Reality of Today’s Appraisal Environment
The real scourge of what’s been happening to appraisers for the past 5 years (yes, it started prior to the last election) has been revealed by Mr. Isaac Peck, in this article. You really need to read it, perhaps again, if you saw it come through your email on Wednesday October 25. Isaac has allowed me to “re-broadcast” his article. Yes, it’s a ‘sales promotion’ but it contains critical information appraisers need to know about.
The first paragraph, contained within the two lines, is something I’ve been questioning for many years. “Who is DEFENDING appraisers?” I can categorically tell you it’s not the various appraiser organizations, of which I belong to two national ones, and one state one. I’ve never seen any of them actually communicate cohesively, collectively (or even singly) to CONSUMERS and other political people directly about what the appraisal process is, how appraisers do their work, and what we cannot do in the process of doing appraisal reports. It’s like they are afraid to tell the truth. Instead, they sit on their thumbs and do nothing publicly.
As a result, ‘we’ as a fragmented, unorganized and disjointed group, have become easy targets as the scapegoats for “bad values” being promoted as discriminatory and racist by certain people who believe they are victims. That mantra has been adopted by various people, from President Biden (as Isaac correctly identifies), down to and including the very agency who promoted racial discrimination and bias for DECADES,that being the Federal Government’s Department of Housing and Urban Development (HUD).
Meanwhile, the two GSE’s and various other individuals, who themselves are biased, are promoting the point that appraisers are discriminatory based on reported personal CENSUS demographic and racial details which appraisers are forbidden to consider when doing their work.
What’s conveniently overlooked is the fact that a multiplicity of factors go into property values, which result in the sales prices we see across various properties in our markets. Appraisers don’t control the sales prices. All we do is gather facts and report what is found. Yet the false narrative is being promoted that ‘we’ do influence property sales prices which result in the values we report.
Adverse news reports have resulted in state and local laws that denigrate appraisers by suggesting that, ‘we’ are biased and discriminatory if we dare to report a market value different from the “assumed” value of a particular property. California has such a law. Proposed legislation in Prince George’s County, Maryland (immediately adjacent to Washington DC) will be designed to: prohibit real estate appraisers from considering race, ethnicity, color, religion, sex, gender identity, age, disability, familial status or national origin in their real estate appraisal analysis. These legislative agendas have been allowed into law because many appraisers and the various organizations fail to communicate with the people making the rules that we are already required, by laws, USPAP and policies, to not consider any of the alleged activity when we do our reports.

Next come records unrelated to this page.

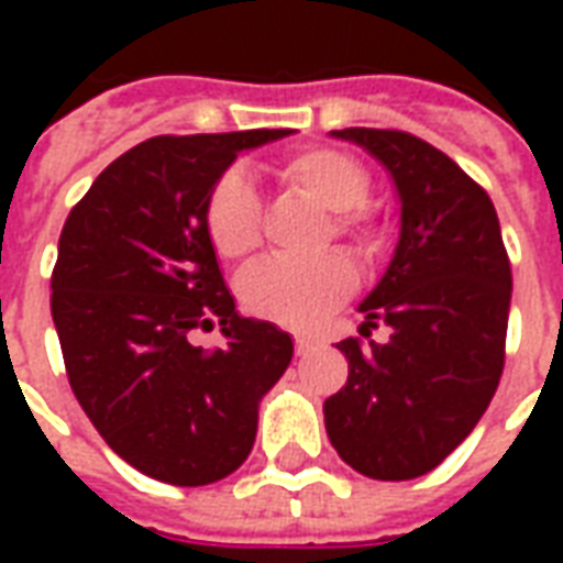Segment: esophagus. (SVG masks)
<instances>
[{
    "label": "esophagus",
    "mask_w": 563,
    "mask_h": 563,
    "mask_svg": "<svg viewBox=\"0 0 563 563\" xmlns=\"http://www.w3.org/2000/svg\"><path fill=\"white\" fill-rule=\"evenodd\" d=\"M313 350V343L305 341V338H295V355H307Z\"/></svg>",
    "instance_id": "1"
}]
</instances>
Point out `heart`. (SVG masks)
I'll return each mask as SVG.
<instances>
[{
  "instance_id": "heart-1",
  "label": "heart",
  "mask_w": 563,
  "mask_h": 563,
  "mask_svg": "<svg viewBox=\"0 0 563 563\" xmlns=\"http://www.w3.org/2000/svg\"><path fill=\"white\" fill-rule=\"evenodd\" d=\"M280 184L331 210L329 232L362 256H374L383 246V229L365 208L371 174L362 162L334 147H307L292 153L277 168ZM205 229L222 258H244L262 238V208L256 189L244 174L229 172L213 184L205 205ZM353 292V271L338 256L307 262L265 258L238 277V298L253 317L277 325L305 329L329 310L343 305Z\"/></svg>"
}]
</instances>
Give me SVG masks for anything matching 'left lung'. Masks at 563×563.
I'll list each match as a JSON object with an SVG mask.
<instances>
[{
	"label": "left lung",
	"instance_id": "left-lung-1",
	"mask_svg": "<svg viewBox=\"0 0 563 563\" xmlns=\"http://www.w3.org/2000/svg\"><path fill=\"white\" fill-rule=\"evenodd\" d=\"M389 172L401 201L391 262L358 310L365 338L338 350L350 377L322 413L331 446L371 479L434 471L483 419L507 346L512 274L495 205L446 153L398 129H334Z\"/></svg>",
	"mask_w": 563,
	"mask_h": 563
}]
</instances>
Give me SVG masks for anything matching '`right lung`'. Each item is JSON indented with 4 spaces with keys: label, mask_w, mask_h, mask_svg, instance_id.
Instances as JSON below:
<instances>
[{
    "label": "right lung",
    "mask_w": 563,
    "mask_h": 563,
    "mask_svg": "<svg viewBox=\"0 0 563 563\" xmlns=\"http://www.w3.org/2000/svg\"><path fill=\"white\" fill-rule=\"evenodd\" d=\"M292 135L250 129L159 135L126 150L68 213L51 313L75 398L135 471L208 485L256 443L258 401L292 362V338L234 310L205 205L241 150ZM220 324L222 351L191 331Z\"/></svg>",
    "instance_id": "add662e5"
}]
</instances>
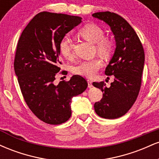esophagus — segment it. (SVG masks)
Listing matches in <instances>:
<instances>
[{
	"label": "esophagus",
	"mask_w": 159,
	"mask_h": 159,
	"mask_svg": "<svg viewBox=\"0 0 159 159\" xmlns=\"http://www.w3.org/2000/svg\"><path fill=\"white\" fill-rule=\"evenodd\" d=\"M87 83H88V87L89 88H91L93 87V82L90 80H87Z\"/></svg>",
	"instance_id": "obj_1"
}]
</instances>
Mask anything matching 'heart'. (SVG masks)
<instances>
[{"mask_svg":"<svg viewBox=\"0 0 159 159\" xmlns=\"http://www.w3.org/2000/svg\"><path fill=\"white\" fill-rule=\"evenodd\" d=\"M80 35L87 41L96 44L98 54L103 57H108L114 49V44L111 39L105 37V32L98 25L89 24L81 29ZM59 52L66 59L72 57V46L68 36H64L59 43ZM103 66V62L100 58H94L90 61H84L79 63L74 67V73L86 78H93L98 71Z\"/></svg>","mask_w":159,"mask_h":159,"instance_id":"heart-1","label":"heart"}]
</instances>
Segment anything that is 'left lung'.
<instances>
[{"mask_svg": "<svg viewBox=\"0 0 159 159\" xmlns=\"http://www.w3.org/2000/svg\"><path fill=\"white\" fill-rule=\"evenodd\" d=\"M92 16L110 26L116 42L114 55L105 71L106 75L114 76V81L110 87L104 81L93 83L103 93L94 109L101 117L116 119L126 114L139 93L144 51L134 30L123 17L111 12H96Z\"/></svg>", "mask_w": 159, "mask_h": 159, "instance_id": "left-lung-1", "label": "left lung"}]
</instances>
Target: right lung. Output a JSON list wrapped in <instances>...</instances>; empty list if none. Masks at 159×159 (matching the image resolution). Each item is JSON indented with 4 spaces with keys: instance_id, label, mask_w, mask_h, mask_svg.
Returning a JSON list of instances; mask_svg holds the SVG:
<instances>
[{
    "instance_id": "add662e5",
    "label": "right lung",
    "mask_w": 159,
    "mask_h": 159,
    "mask_svg": "<svg viewBox=\"0 0 159 159\" xmlns=\"http://www.w3.org/2000/svg\"><path fill=\"white\" fill-rule=\"evenodd\" d=\"M81 19L66 14L39 12L28 23L18 43L14 69L21 93L32 112L48 124L66 122L72 114V97L82 93L88 85L78 75L68 81L54 83L61 70L60 42Z\"/></svg>"
}]
</instances>
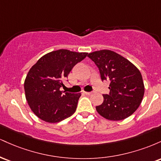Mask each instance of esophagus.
<instances>
[{
    "instance_id": "1",
    "label": "esophagus",
    "mask_w": 161,
    "mask_h": 161,
    "mask_svg": "<svg viewBox=\"0 0 161 161\" xmlns=\"http://www.w3.org/2000/svg\"><path fill=\"white\" fill-rule=\"evenodd\" d=\"M83 94H85V95H92V92H83Z\"/></svg>"
}]
</instances>
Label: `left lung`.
Returning a JSON list of instances; mask_svg holds the SVG:
<instances>
[{
	"mask_svg": "<svg viewBox=\"0 0 161 161\" xmlns=\"http://www.w3.org/2000/svg\"><path fill=\"white\" fill-rule=\"evenodd\" d=\"M98 67L101 79L110 80V94L103 95L104 101L96 107L101 116L119 121L129 117L138 108L145 93L139 69L119 53L101 50L88 54Z\"/></svg>",
	"mask_w": 161,
	"mask_h": 161,
	"instance_id": "left-lung-1",
	"label": "left lung"
}]
</instances>
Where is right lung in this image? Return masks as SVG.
<instances>
[{"instance_id": "obj_1", "label": "right lung", "mask_w": 161, "mask_h": 161, "mask_svg": "<svg viewBox=\"0 0 161 161\" xmlns=\"http://www.w3.org/2000/svg\"><path fill=\"white\" fill-rule=\"evenodd\" d=\"M88 55L60 49L46 53L34 64L24 82L25 98L36 115L47 123L64 120L74 114L81 93L60 91L77 63Z\"/></svg>"}]
</instances>
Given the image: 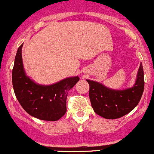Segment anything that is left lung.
I'll return each mask as SVG.
<instances>
[{
    "label": "left lung",
    "instance_id": "obj_1",
    "mask_svg": "<svg viewBox=\"0 0 154 154\" xmlns=\"http://www.w3.org/2000/svg\"><path fill=\"white\" fill-rule=\"evenodd\" d=\"M89 84V95L94 111L105 119H117L132 111L142 96L144 88V70L141 63L133 87L113 90L101 83L86 80Z\"/></svg>",
    "mask_w": 154,
    "mask_h": 154
}]
</instances>
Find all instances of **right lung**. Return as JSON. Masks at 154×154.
I'll return each mask as SVG.
<instances>
[{
  "label": "right lung",
  "mask_w": 154,
  "mask_h": 154,
  "mask_svg": "<svg viewBox=\"0 0 154 154\" xmlns=\"http://www.w3.org/2000/svg\"><path fill=\"white\" fill-rule=\"evenodd\" d=\"M22 45L18 48L12 72L16 98L24 110L32 117L56 121L66 113L68 92L80 78L69 77L50 86L37 84L25 75L22 59Z\"/></svg>",
  "instance_id": "obj_1"
}]
</instances>
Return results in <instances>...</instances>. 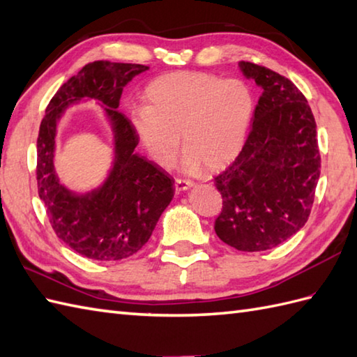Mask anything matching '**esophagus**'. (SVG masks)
<instances>
[{
	"mask_svg": "<svg viewBox=\"0 0 357 357\" xmlns=\"http://www.w3.org/2000/svg\"><path fill=\"white\" fill-rule=\"evenodd\" d=\"M174 186H176V190L177 192H185V190H188L189 188H192L194 183L190 180H181V178H177L176 183H174Z\"/></svg>",
	"mask_w": 357,
	"mask_h": 357,
	"instance_id": "obj_1",
	"label": "esophagus"
}]
</instances>
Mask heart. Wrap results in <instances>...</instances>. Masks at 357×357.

The one positive aspect of this load of bovine substance is Discrimination and Racial Bias in appraisals is extremely difficult to prove definitively, especially if the appraiser concentrates on CHARACTERISTICS and FEATURES of the property, as compared to other properties nearby. So far, despite what you’ve heard about “settlement” actions and the attached gag orders, there has been none proven in a court. Proving discriminatory activity is hard, which is probably one reason HUD is dragging their collective feet in resolving the filed complaints. What has been done by HUD is extraction of settlement amounts from appraisers who don’t have financial resources to continue fighting the allegations. That amounts to tyrannical action by a government agency.
Protect yourself, if you continue to do mortgage lending work, by concentrating on the property features and characteristics, not on who lives there. Keep good records of research regarding properties in your workfile. Write reports with specific details and eliminate any subjective terms (appraisers are having real struggles with this!). And if your reported value is lower than the sale contract price, make sure you include details of why you made that decision. Do the same with any refi assignments, and unfortunately it might be appropriate due to the current environment, to casually inquire about the ‘expected’ value so that you can have a good basis to defend your market value decision.